== Data in this exercise ==
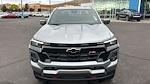 New 2026 Chevrolet Colorado Z71 Crew Cab 4WD Pickup for sale #CC26059 - photo 8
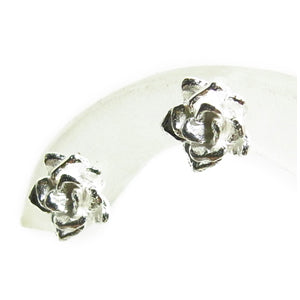 商品番号 fg-p06 のアクセサリー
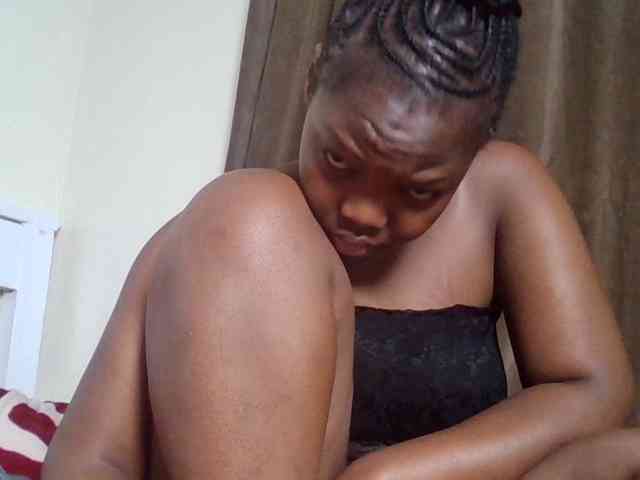 Sexyicey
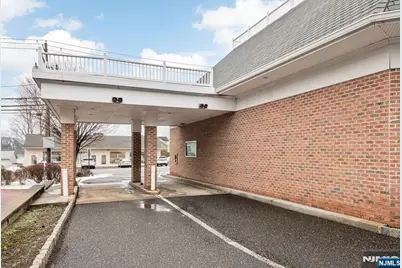 378 Franklin Avenue, Wyckoff Township, NJ 07481 - Photo 19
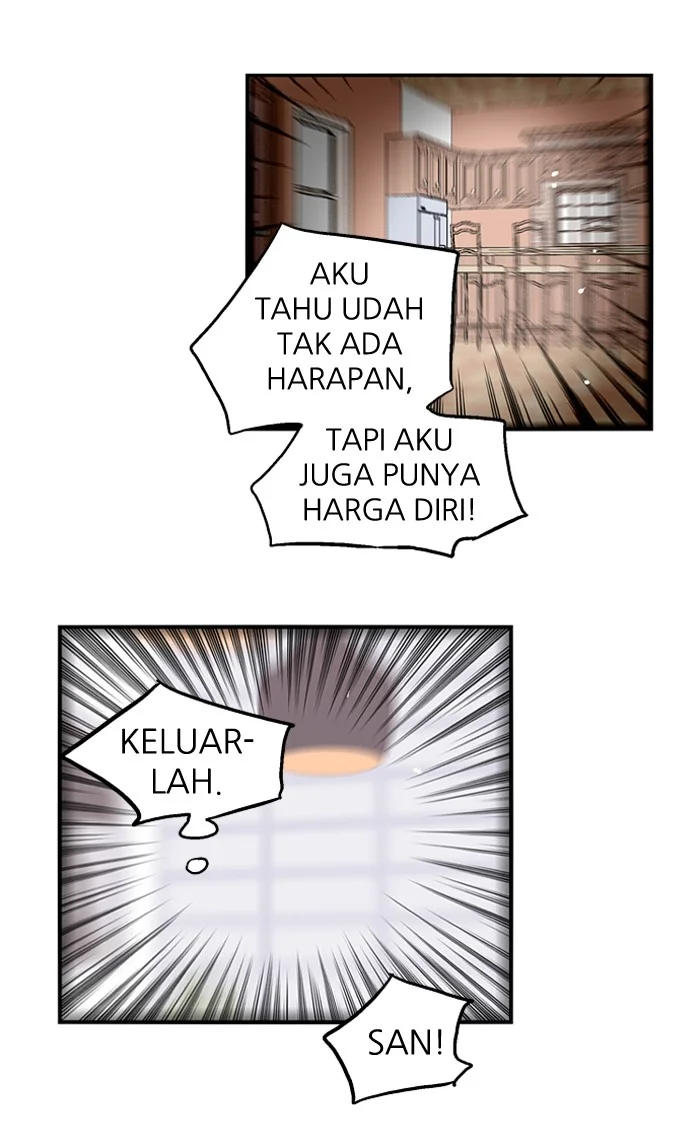 Nano List Chapter 57 Gambar 39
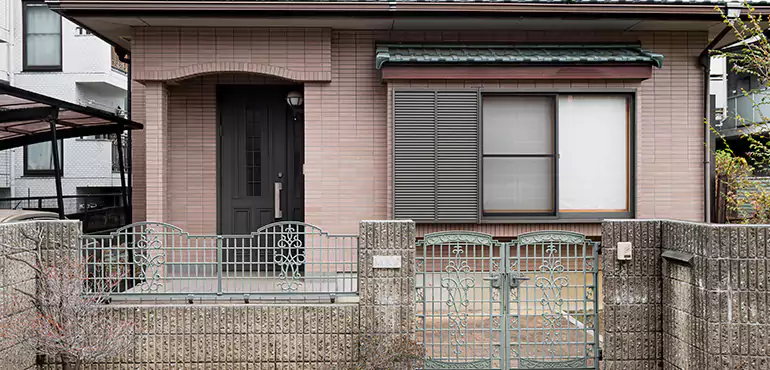 Why Choose Us for Buying Rental Property for Cash in Minneapolis, MN ?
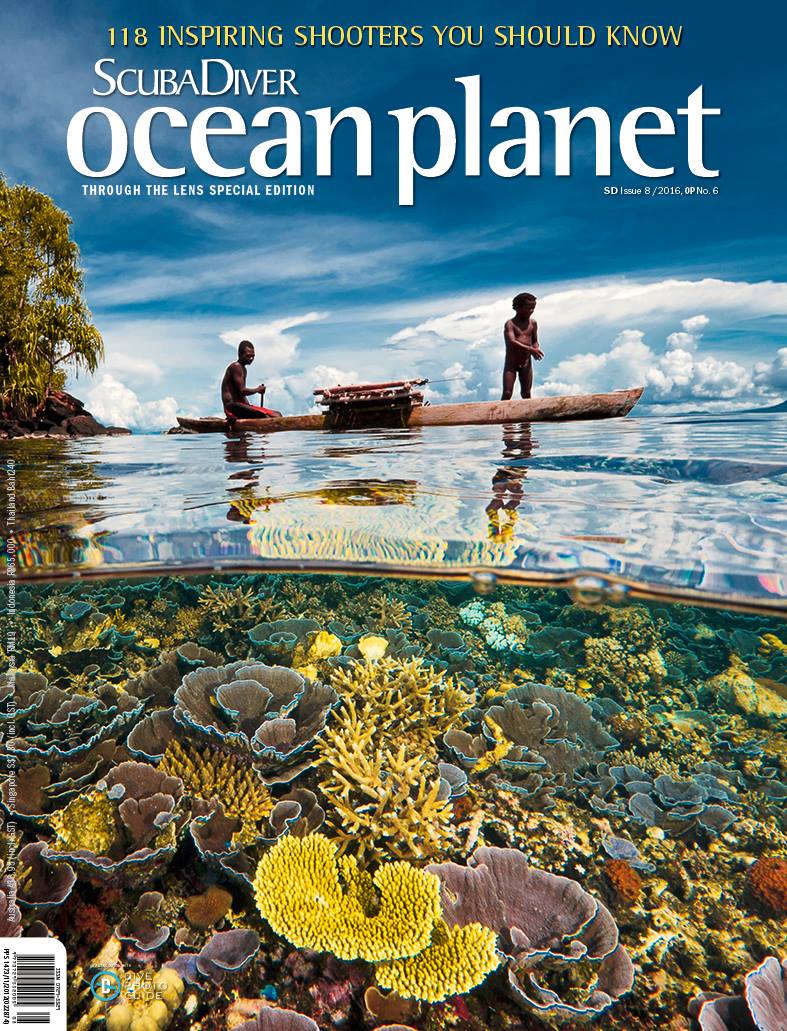 ocean-planet-agosto-2015-cover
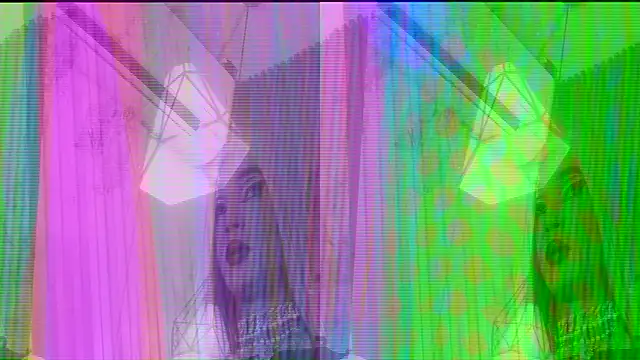 ariann bk online show from 25, 9, 2025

== To do ==
Please retype the data exactly, but do not carry over any picture.

== Exercise answer ==
 New 2026 Chevrolet Colorado Z71 Crew Cab 4WD Pickup for sale #CC26059 - photo 8
 商品番号 fg-p06 のアクセサリー
 Sexyicey
 378 Franklin Avenue, Wyckoff Township, NJ 07481 - Photo 19
 Nano List Chapter 57 Gambar 39
 Why Choose Us for Buying Rental Property for Cash in Minneapolis, MN ?
 ocean-planet-agosto-2015-cover
 ariann bk online show from 25, 9, 2025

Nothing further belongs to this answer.